It was in the television age that youth and good looks became an asset in politics. Leaders were required to be fresh-faced and camera-ready as they morphed into the polished everyman to be beamed into people’s living rooms. Ted Heath underwent a makeover when he became Conservative leader, as did Margaret Thatcher. Tony Blair’s smart youthful appearance was one of his USPs, the personification of his vision of Britain as a “young country”. Likewise, David Cameron with his baby-faced cheeks and his slightly edgy tattooed wife trumped the pale, stale and male brigade that typified 1990s Conservatism. Politicians have long believed that in order to be popular you have to be relatable, with some going to embarrassing lengths to prove their populist credentials — their love of beer, football or pop music — of which the British public have always been suspicious but now refuse to buy.

In the internet age it is impossible for politics to be so tightly scripted or stage-managed; every slip-up is caught on camera and every hypocritical position is easily sourced and revealed. The current disillusionment with mainstream politics is not due to rising hypocrisy or wrongdoing but rather the ease and speed at which we are now able to uncover it. But this is not the only consequence. Those politicians who are able to generate popularity, legitimacy and allegiance today are not those who adhere to the old rules, but those who are seen not to bother. It is the Trumps, Farages, Corbyns and Sanders of this world who have the PPE-polished political class on the run.

The power of this new breed lies not in their anti-establishment credentials (which are questionable) but rather their anti-establishment methods and targets. There is not a great orator among them, but their use of language is key. Populist politicians on both Right and Left prefer a staccato pattern of speech, project “simple truths” over complex solutions, and seem to speak impromptu and from the gut (even though what they say is mostly scripted). In short, it is their manner and methods rather than their specific message that generate authenticity, an authenticity which does not necessarily inspire trust but, crucially, arouses an emotional response. 

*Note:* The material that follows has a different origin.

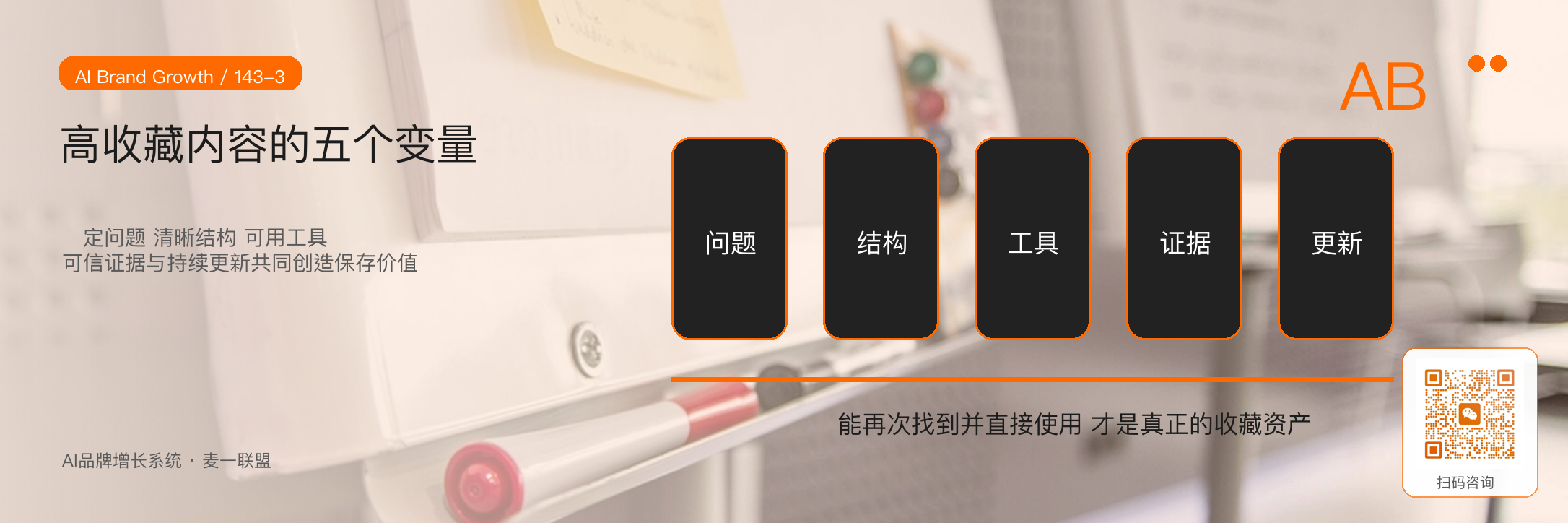 高收藏内容和高咨询内容，
有什么区别？ · 原文配图 4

These four populists — Sanders, Corbyn, Trump, Farage — may have left an indelible mark on Anglo-American politics over the last 12 months but it is highly probable that only one — Jeremy Corbyn — will hold any position of power in a year’s time. The centre-Left have failed, much like the Republican Party failed, to halt the march of their populist candidate and will in all likelihood have to wait it out until a general election to regain control of their party. Owen Smith’s pre-emptive strike feels a bit like fiddling with the deckchairs while the party sinks, but his leadership challenge, and all the arguments over entryism and radical infiltration it has exposed, has no doubt served its purpose in galvanising the centre-Left over its ownership of the Labour brand. But that is not to deny the overwhelming challenge that is before them. The centre-Left has been steadily squeezed from all sides since the 2008 crash by the Tories, UKIP and the hard Left. As Corbyn heads for a successful defence of his leadership and another likely thumping majority in the members’ ballot, the centre-Left must seek to understand the appeal of this Pied Piper of Islington rather than bury their heads in shame or denial.